▶ [TEXT PASSAGE]
__________________________________________________

After waiting for a considerable while for China Miéville’s Perdido Street Station to become available at my local library, long after I’d already read his loosely (very loosely) connected second and third books pertaining to the same world (The Scar and Iron Council), I was ready to write a post. Nevertheless, it was the middle of the Christmas-New Year’s holiday break, and so I gave myself a few weeks off to do what people do during the holidays, at least partially due to the grim nature of the first book, which since I read it last functioned as a sort of prequel, willy-nilly. Somehow, it was so masterful that I wanted to comment upon it, but so dour and again “grim” that I couldn’t bring myself to put a blight on the holidays by focusing on it.
Now, however, the New Year has begun, and it’s time to face realities, so since my New Year’s resolution, such as it is, is to get back to a more regular posting schedule, it’s time to face Perdido Street Station head-on. First let me say that the book begins at the beginning in the sense of building the world of New Crobuzon, a city which reminds me very much of a world-class city like London (the city of which Miéville is a citizen). It’s in the first book thus that we get hints of themes and types of characters developed in all three of the books. For example, the government and the militia are overwhelmingly strong and overbearing, putting their fingers not only in every legal “pie” going, but also in most of the illegal ones, whatever will turn a profit for the individuals in power. As well, there are drugs and illicit activities abounding in the society at large, which the government polices on the one hand and attempts to regulate for their own use on the other. Challenging the nature of this corruption are such bodies as the outlawed rebel presses, one of which publishes the forbidden newspaper Runagate Rampant, and folk heroes such as Jack Half-a-Prayer, a rebel who helps from the shadows to set things right in whatever way he can. Caught in between are natives of many races, like the khepri (semi-human semi-beetles) and the vodyanoi (frog-like characters capable of controlling water power), and cactacae (cactus people), who must choose sides and duck prejudice and unfairness.
The main character of this book is a scientist-cum-renegade named Isaac Grimnebulin, who is approached by a member of a humanoid bird race from the desert, called a garuda. This garuda asks him to rebuild or restore his wings, which have been removed as a punishment for a crime against another garuda. The garuda claims that he is unable to explain the crime in the language that a human would comprehend, but it involved depriving another garuda of choice in one of his/her life decisions. They become friends, and in the process of trying to study flying things in order to know how to use aerodynamics and his special study of crisis technology, Isaac unintentionally becomes involved in a massive plot which brings danger to the whole city, and which he and his friends must correct.

__________________________________________________

▶ [DATA EXCERPT]
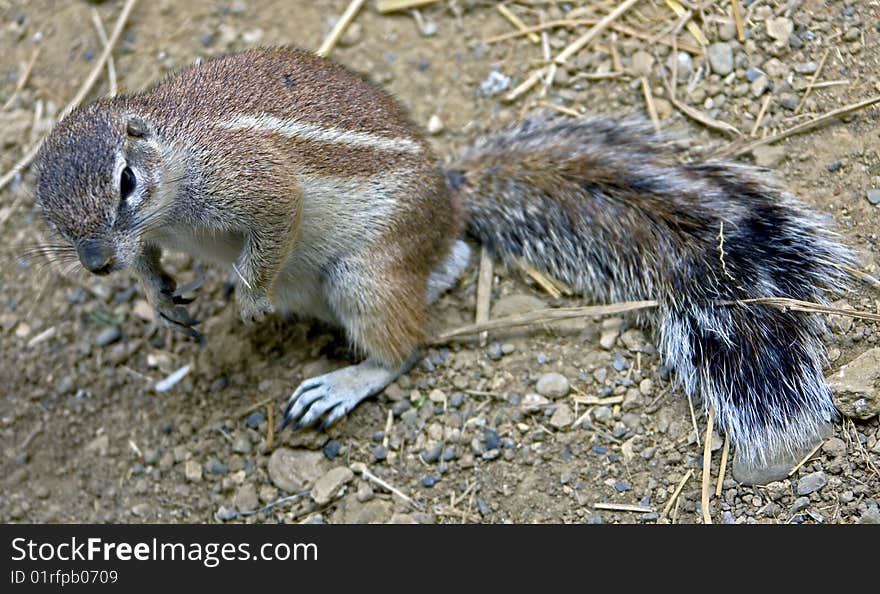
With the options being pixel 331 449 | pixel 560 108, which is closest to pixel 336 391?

__________________________________________________

▶ [EXERCISE INSTRUCTIONS]
a) From the review of Perdido Street Station, extract the passage running from "The main character" to "friends must correct.", word for word.
b) Write a continuation of the Perdido Street Station review, picking up right after its final sentence.

▶ [TASK-BY-TASK RESULTS]
a)
The main character of this book is a scientist-cum-renegade named Isaac Grimnebulin, who is approached by a member of a humanoid bird race from the desert, called a garuda. This garuda asks him to rebuild or restore his wings, which have been removed as a punishment for a crime against another garuda. The garuda claims that he is unable to explain the crime in the language that a human would comprehend, but it involved depriving another garuda of choice in one of his/her life decisions. They become friends, and in the process of trying to study flying things in order to know how to use aerodynamics and his special study of crisis technology, Isaac unintentionally becomes involved in a massive plot which brings danger to the whole city, and which he and his friends must correct.

b)
At the center of the conspiracy is a costly drug known as “dreamshit,” a substance which not only the government but also any number of criminals are trying to control the distribution of. This substance comes from a phenomenally powerful and dangerous creature known as a slake-moth, a huge flying being whose larvae are fed on the dreamshit which humans steal and take as a drug. When Isaac unknowingly raises a caterpillar that becomes a slake-moth and breaks free, freeing as well its brothers and sisters from a laboratory where they are kept, all hell breaks loose, to put it mildly. The government is hunting Isaac and his friends for even ever having had the slake-moth, and for interfering in their plans to sell them to a gangster. And in ignorance of this conspiracy between the government and the gangster, Mr. Motley, Isaac’s khepri lover Lin accepts a job from the gangster which she thinks is simple because it seems only to involve making a statue of him.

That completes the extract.